We wish to replace any occurrence of a substring i.e. a plain sequence of one or more characters.

In this example, we replace every occurrence of a hyphen '-' in each element of the column col_1 with an underscore '_'.

SELECT *,
       REPLACE(col_1, '-', '_') col_2
FROM table_1;

Here is how this works:

  • We use the function REPLACE() to replace every occurrence of the substring '-' in each element of the column col_1 with the substring '_'.
  • In this case, the substring has just one character but in general, the substrings to use for matching or as replacements can be of any length.
  • The output table has the same number of rows and columns as the input table table_1 with an additional column col_2 where each element is the corresponding element of the column col_1 but with each occurrence of ‘-’ replaced with ‘_’.

Regular Expression

We wish to replace any occurrence of a regular expression match.

In this example, we wish to replace any sequence of two or more underscores with a single underscore.

SELECT *,
       REGEXP_REPLACE(col_1, '_{2,}', '_') col_2
FROM table_1;

Here is how this works:

  • We use the function REGEXP_REPLACE() to replace any sequence of two or more underscores with a single underscore in each element of the column col_1.
  • The function REGEXP_REPLACE() expects a regular expression by default.
  • The regular expression we use to capture the target pattern, in this case, is '_{2,}' where:
    • _ is the underscore character whose duplicate occurrence we wish to detect
    • {2,} specifies that we are looking for patterns where the character is repeated 2 or more times
  • The output table has the same number of rows and columns as the input table table_1 with an additional column col_2 where each element is the corresponding element of the column col_1 but with each sequence of two or more underscores replaced with a single underscore.

Pattern Column

We have a column of pattern strings of and a column of input strings. We use the corresponding element in the pattern column to find the sub-string to be replaced in the input column.

Substring

In this example, we wish to replace all occurrences of the value of the column col_2 in the corresponding value of the column col_1 with a fixed string '-'.

SELECT *,
       REPLACE(col_1, col_2, '-') col_2
FROM table_1;

Here is how this works:

  • We use REPLACE() to replace each occurrence of a substring in a parent string. See Substring above.
  • The function REPLACE() is columnized over both the input string, which here is col_1, and the pattern, which here is col_2.

Regular Expression

In this example, we wish to replace all occurrences of a regular expression representing two or more repetitions of the value of the column col_2 (but not one) in the corresponding value of the column col_1 with a fixed string '-'.

SELECT *,
       REGEXP_REPLACE(col_1, col_2 || '{2,}', '-') col_3
FROM table_1;

Here is how this works:

  • We use REGEXP_REPLACE() to replace each occurrence of a regular expression match in a parent string. See Regular Expression above.
  • The function REGEXP_REPLACE() is columnized over both the input string, which here is col_1, and the pattern, which here is col_2.
  • In col_2 || '{2,}', we construct the desired regular expression by appending '{2,}' to the value of the column col_2. For instance, if the value of the column col_2 for a particular row is ‘A' the generated regular expression is 'A{2,}' that captures a sequence where the character ‘A’ is repeated 2 or more times.

First Match

We wish to replace only the first occurrence of a given pattern in a given string.

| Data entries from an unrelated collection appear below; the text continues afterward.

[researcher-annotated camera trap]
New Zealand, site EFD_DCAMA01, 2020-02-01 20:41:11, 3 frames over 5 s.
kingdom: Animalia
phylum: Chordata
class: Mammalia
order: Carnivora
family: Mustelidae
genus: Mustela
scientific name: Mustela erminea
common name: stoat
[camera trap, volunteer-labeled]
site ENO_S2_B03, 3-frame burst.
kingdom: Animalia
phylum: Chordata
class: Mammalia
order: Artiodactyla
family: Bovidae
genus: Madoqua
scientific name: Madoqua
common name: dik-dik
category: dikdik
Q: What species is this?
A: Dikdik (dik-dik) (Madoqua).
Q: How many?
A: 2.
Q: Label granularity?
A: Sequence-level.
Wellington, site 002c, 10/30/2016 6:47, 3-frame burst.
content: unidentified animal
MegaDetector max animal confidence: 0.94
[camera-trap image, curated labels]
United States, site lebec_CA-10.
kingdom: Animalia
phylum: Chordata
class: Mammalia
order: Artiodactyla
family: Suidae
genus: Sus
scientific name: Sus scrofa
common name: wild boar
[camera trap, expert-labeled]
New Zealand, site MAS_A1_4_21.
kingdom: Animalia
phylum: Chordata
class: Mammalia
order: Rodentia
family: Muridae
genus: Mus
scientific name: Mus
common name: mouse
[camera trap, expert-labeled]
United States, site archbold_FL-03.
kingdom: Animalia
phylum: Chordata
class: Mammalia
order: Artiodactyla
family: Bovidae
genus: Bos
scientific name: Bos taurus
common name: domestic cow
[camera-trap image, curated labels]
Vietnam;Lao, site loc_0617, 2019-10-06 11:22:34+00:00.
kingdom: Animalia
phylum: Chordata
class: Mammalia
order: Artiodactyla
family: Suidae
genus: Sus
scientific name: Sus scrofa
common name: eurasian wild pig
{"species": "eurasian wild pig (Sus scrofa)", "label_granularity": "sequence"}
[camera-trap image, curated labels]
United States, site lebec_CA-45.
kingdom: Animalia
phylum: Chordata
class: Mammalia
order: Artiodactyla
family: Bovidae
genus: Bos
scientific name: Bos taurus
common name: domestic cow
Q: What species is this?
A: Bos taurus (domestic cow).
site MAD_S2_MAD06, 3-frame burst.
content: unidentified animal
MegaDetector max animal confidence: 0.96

In this example, we wish to replace the first occurrence of ‘+‘ with ‘=’.

WITH locate AS
         (SELECT col_1,
                 INSTR(col_1, '+')               start_position,
                 INSTR(col_1, '+') + LENGTH('+') end_position
          FROM table_1)

SELECT col_1,
       CONCAT(SUBSTR(col_1, 1, start_position - 1), '=',
              SUBSTR(col_1, end_position)) AS col_2
FROM locate;

Here is how this works:

  • We use the function INSTR() to get the start and end positions of the first occurrence. See Locating - First Match for more details.
  • We use the function SUBSTR() and CONCAT() to replace the substring by concatenating all characters before the start position (SUBSTR(col_1, 1, start_position - 1)) with the replacement string = and all the characters after the end position (SUBSTR(col_1, end_position)).

Ignore Case

We wish to replace parts of a given string that match a given pattern regardless of the case; i.e. we wish to ignore case while matching.

Substring

In this example, we wish to replace any occurrence of the substring ‘old’ with ‘new’ regardless of the case the characters of ‘old’ may be in.

SELECT *,
       REPLACE(LOWER(col_1), 'old', 'new') col_2
FROM table_1;

Here is how this works:

  • We use REPLACE() to replace each occurrence of the match in the parent string. See Substring above.
  • To ignore case while matching, we wrap the input column in LOWER().

Replacement Column

We have a column of replacement strings and a column of input strings. We use the corresponding element in the replacement column to replace the matched sub-string in the input column.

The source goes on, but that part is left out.